### What is asked:
No images are to be carried over; print all other material exactly as it stands.

[Records from a collection]
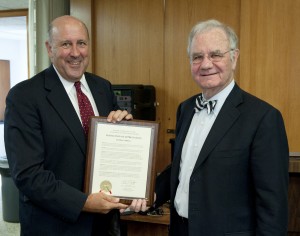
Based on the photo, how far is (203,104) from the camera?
5.14 ft

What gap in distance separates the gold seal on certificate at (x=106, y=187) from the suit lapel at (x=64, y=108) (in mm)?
166

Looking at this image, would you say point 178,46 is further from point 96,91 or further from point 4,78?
point 4,78

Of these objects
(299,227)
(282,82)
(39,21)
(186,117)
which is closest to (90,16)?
(39,21)

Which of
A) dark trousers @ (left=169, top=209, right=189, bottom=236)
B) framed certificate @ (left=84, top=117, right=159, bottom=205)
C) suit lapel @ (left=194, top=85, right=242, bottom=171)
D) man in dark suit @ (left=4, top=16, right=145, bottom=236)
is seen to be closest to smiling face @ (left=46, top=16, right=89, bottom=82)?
man in dark suit @ (left=4, top=16, right=145, bottom=236)

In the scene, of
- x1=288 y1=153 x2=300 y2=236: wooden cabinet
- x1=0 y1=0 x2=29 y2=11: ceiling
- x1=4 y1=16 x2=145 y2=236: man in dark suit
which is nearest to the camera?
x1=4 y1=16 x2=145 y2=236: man in dark suit

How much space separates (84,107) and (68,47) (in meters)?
0.27

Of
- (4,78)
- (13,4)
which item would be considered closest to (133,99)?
(13,4)

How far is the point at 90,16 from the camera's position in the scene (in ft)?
11.1

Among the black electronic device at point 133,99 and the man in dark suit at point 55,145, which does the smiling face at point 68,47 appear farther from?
the black electronic device at point 133,99

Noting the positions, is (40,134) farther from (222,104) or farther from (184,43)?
(184,43)

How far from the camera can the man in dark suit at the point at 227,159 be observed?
1.35 m

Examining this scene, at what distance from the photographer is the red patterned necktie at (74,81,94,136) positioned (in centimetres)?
158

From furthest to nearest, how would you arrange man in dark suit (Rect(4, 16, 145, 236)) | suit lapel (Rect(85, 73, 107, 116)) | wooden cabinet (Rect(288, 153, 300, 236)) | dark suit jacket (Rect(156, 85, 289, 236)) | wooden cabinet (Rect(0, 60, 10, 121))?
1. wooden cabinet (Rect(0, 60, 10, 121))
2. wooden cabinet (Rect(288, 153, 300, 236))
3. suit lapel (Rect(85, 73, 107, 116))
4. man in dark suit (Rect(4, 16, 145, 236))
5. dark suit jacket (Rect(156, 85, 289, 236))

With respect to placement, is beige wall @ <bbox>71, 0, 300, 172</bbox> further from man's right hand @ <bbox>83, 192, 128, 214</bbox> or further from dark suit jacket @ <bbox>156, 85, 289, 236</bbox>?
man's right hand @ <bbox>83, 192, 128, 214</bbox>
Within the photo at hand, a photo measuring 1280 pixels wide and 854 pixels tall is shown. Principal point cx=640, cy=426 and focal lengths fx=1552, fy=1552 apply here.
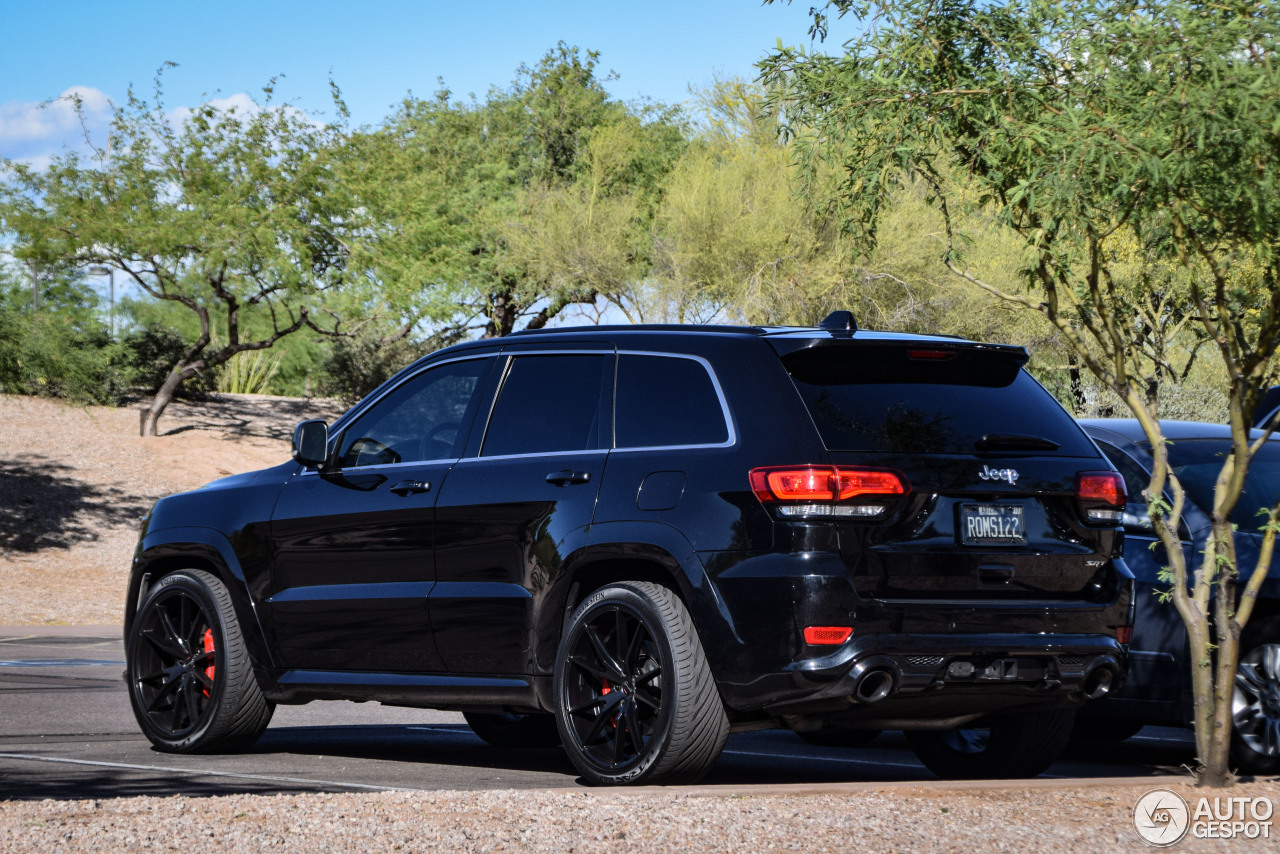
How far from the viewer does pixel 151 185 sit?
30.2 metres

### Answer to this task:
Based on the photo, how far is (203,104) from the camera?
5.14 ft

What gap in distance separates the gold seal on certificate at (x=106, y=187) from the suit lapel at (x=64, y=108) (in mm)?
166

Looking at this image, would you say point 178,46 is further from point 96,91 or further from point 4,78?
point 4,78

Of these objects
(299,227)
(282,82)
(39,21)
(186,117)
which is closest to (90,16)?
(39,21)

Which of
A) dark trousers @ (left=169, top=209, right=189, bottom=236)
B) framed certificate @ (left=84, top=117, right=159, bottom=205)
C) suit lapel @ (left=194, top=85, right=242, bottom=171)
D) man in dark suit @ (left=4, top=16, right=145, bottom=236)
is seen to be closest to smiling face @ (left=46, top=16, right=89, bottom=82)?
man in dark suit @ (left=4, top=16, right=145, bottom=236)

In the scene, of
- x1=288 y1=153 x2=300 y2=236: wooden cabinet
- x1=0 y1=0 x2=29 y2=11: ceiling
- x1=4 y1=16 x2=145 y2=236: man in dark suit
which is nearest to the camera?
x1=4 y1=16 x2=145 y2=236: man in dark suit

How much space separates (84,107) and (68,47) (in meters)?
0.27

Of
- (4,78)
- (13,4)
which item would be considered closest to (133,99)?
(13,4)

How far is the point at 90,16 from the camera's position in the scene (in ft)?
11.1

Among the black electronic device at point 133,99 and the man in dark suit at point 55,145, which does the smiling face at point 68,47 appear farther from?
the black electronic device at point 133,99

Noting the positions, is (40,134) farther from (222,104) or farther from (184,43)?
(184,43)

How far from the camera can the man in dark suit at the point at 227,159 be observed?
1.35 m

Examining this scene, at what distance from the photographer is the red patterned necktie at (74,81,94,136) positioned (in centimetres)?
158

From furthest to nearest, how would you arrange man in dark suit (Rect(4, 16, 145, 236)) | suit lapel (Rect(85, 73, 107, 116)) | wooden cabinet (Rect(288, 153, 300, 236)) | dark suit jacket (Rect(156, 85, 289, 236)) | wooden cabinet (Rect(0, 60, 10, 121))?
1. wooden cabinet (Rect(0, 60, 10, 121))
2. wooden cabinet (Rect(288, 153, 300, 236))
3. suit lapel (Rect(85, 73, 107, 116))
4. man in dark suit (Rect(4, 16, 145, 236))
5. dark suit jacket (Rect(156, 85, 289, 236))

With respect to placement, is beige wall @ <bbox>71, 0, 300, 172</bbox> further from man's right hand @ <bbox>83, 192, 128, 214</bbox> or further from dark suit jacket @ <bbox>156, 85, 289, 236</bbox>?
man's right hand @ <bbox>83, 192, 128, 214</bbox>
Within the photo at hand, a photo measuring 1280 pixels wide and 854 pixels tall is shown. Principal point cx=640, cy=426 and focal lengths fx=1552, fy=1552 apply here.
How far from the viewer does pixel 151 185 sit?
30.2 metres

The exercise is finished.